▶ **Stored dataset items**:
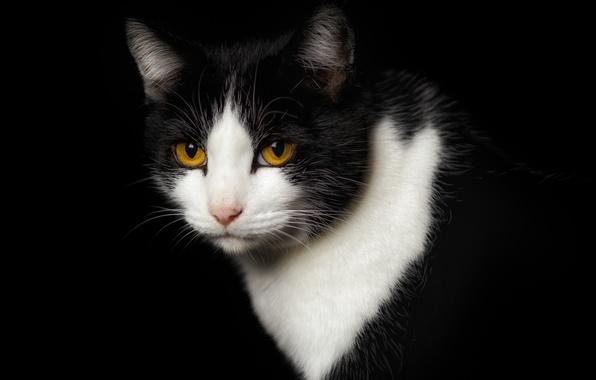 Черно-белые коты - фото, картинки, красивые, прикольные 15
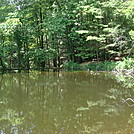 0513  2013.07.13 Pond On Mill Ridge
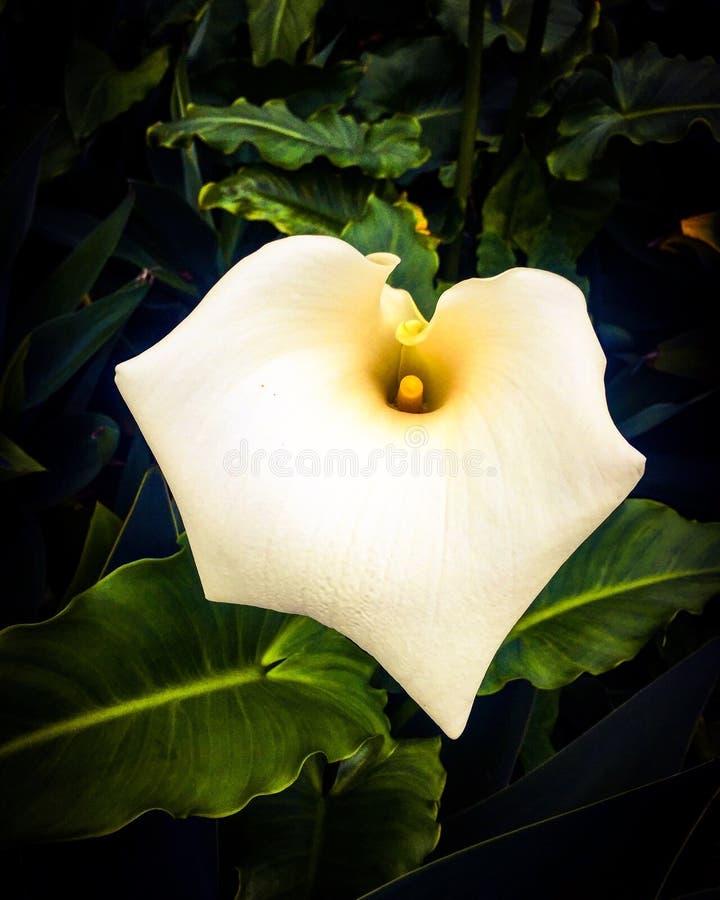 De close-up van de bloem royalty-vrije stock fotografie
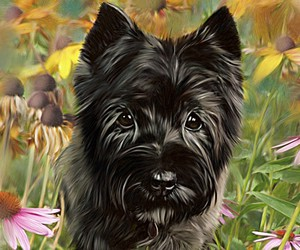 personalized, custom dog art, and cairn terrier image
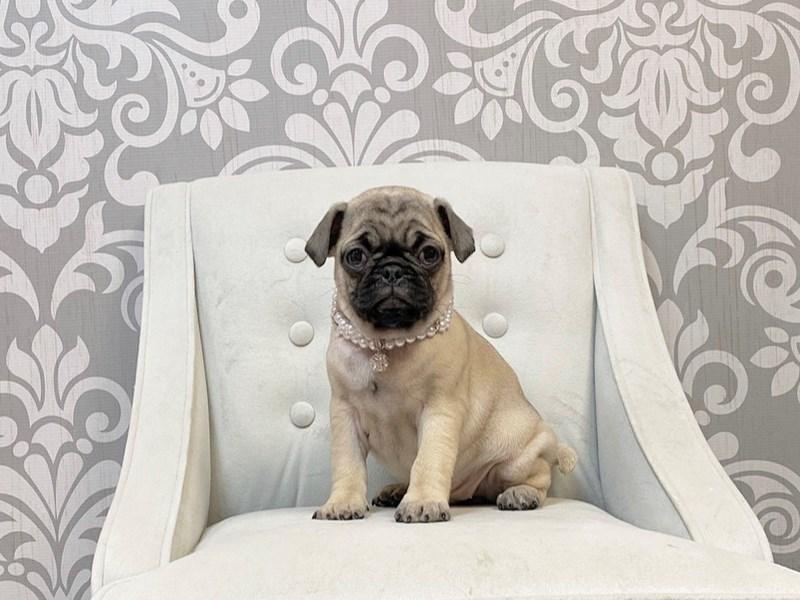 Pug-Female-FAWN-2876299-Furry Babies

▶ **ACTIVITY**: The line containing "On Mill Ridge" and every line after it, up to the last line of the data, should be returned exactly, without the pictures.

▶ **WRITTEN REPLY**:
 0513  2013.07.13 Pond On Mill Ridge
 De close-up van de bloem royalty-vrije stock fotografie
 personalized, custom dog art, and cairn terrier image
 Pug-Female-FAWN-2876299-Furry Babies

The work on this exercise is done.